Wizek avatar Jul 25 '18 21:07 Wizek

Feel free to play around with the Examples module and the benchmark suite if you'd like to see some of this in action. I'm going to try to update the benchmarks properly, but I have a lot on my plate right now and a vacation coming up soon that's acting as a pretty big deadline. Do let me know if there's any documentation you don't understand.

As for metamorph, it's the driving function behind operations over an entire row-type object at once. It drives the action of: converting a row-types type into a record, converting from native Haskell records and back, mapping, sequencing, showing, etc. Operations that target individual fields don't need it, but everything else is built on top of metamorph.

FoldStep is a constraint that operates on the underlying implementation of row-types. If you think of the row-type as a sorted list (which it is), then FoldStep says that the label you're adding must be smaller than anything else in the list. This means that if you are performing one "step" of a "fold" (which is part of metamorph), this constraint allows you to use the standard row-types append/inject/.+ operator. Without it, you need to use an unsafe version of said operator. In practice, the unsafe version is faster at runtime too, so this constraint is not actually used by any of the metamorph-using functions in the library. That said, if you wanted to write your own function that used metamorph, you would be very limited unless you had either FoldStep or the unsafe injection operator.

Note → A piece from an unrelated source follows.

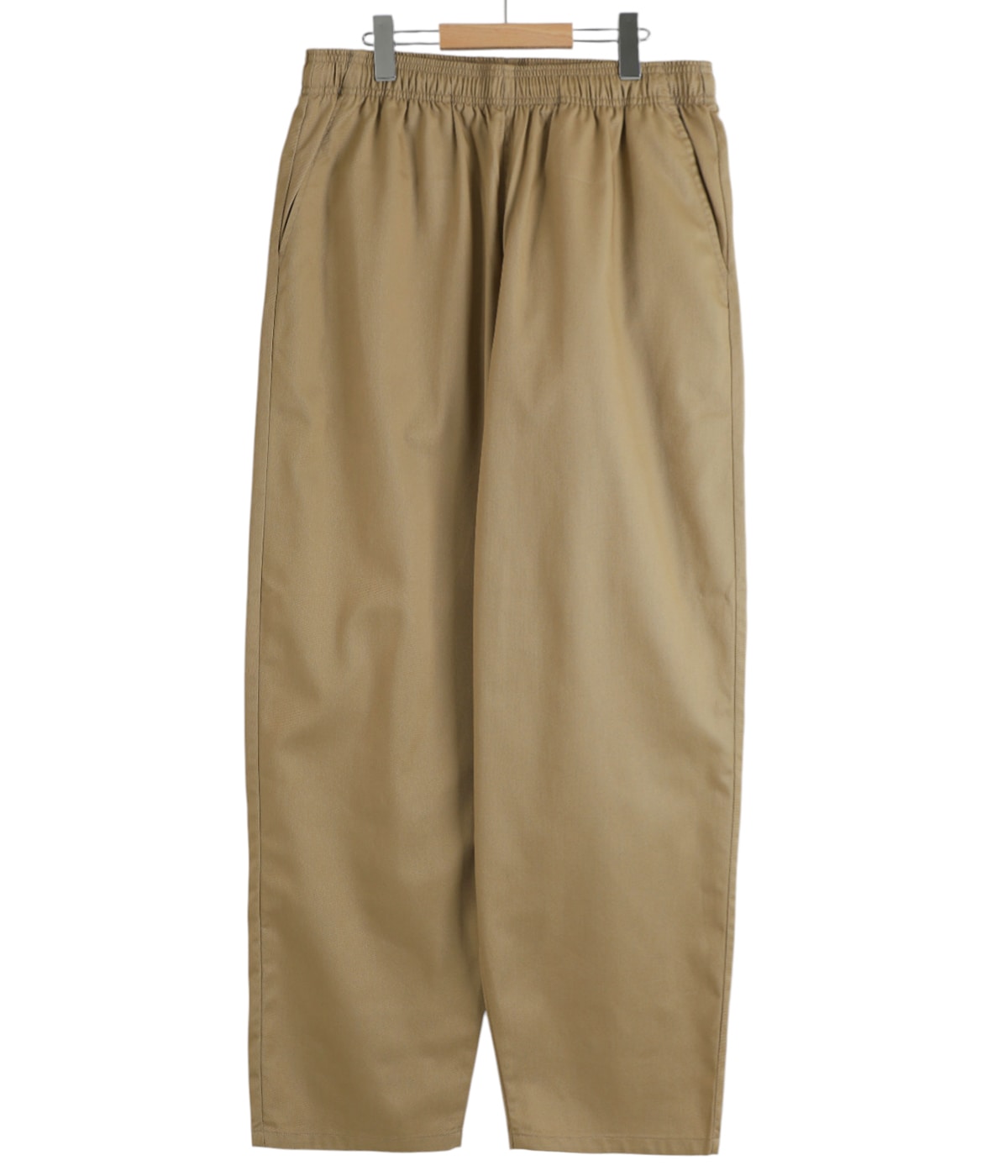 FreshService CORPORATE EASY PANTS ベージュ FreshService /CORPORATE EASY PANTS フレッシュサービス 正規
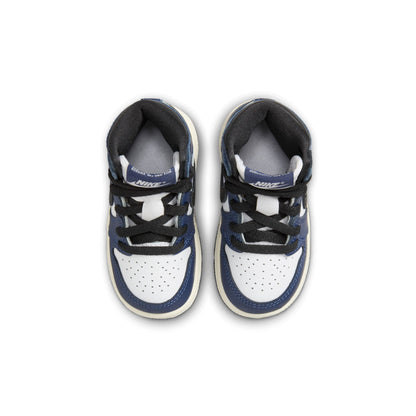 Jordan 1 Retro High OG "Midnight Navy" (TD) - FD1413-401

Actually, we've run into issues in the past where FoldStep still didn't give us exactly what we wanted, and I've had my eye on fixing it to something better anyway. This compile-time performance issue is really just the impetus to get me to find a fix. ;)

dwincort avatar Jul 25 '18 21:07 dwincort

row-types started as a fork of CTRex, so I may be able to fill in some details on that line.

dwincort avatar Jul 25 '18 21:07 dwincort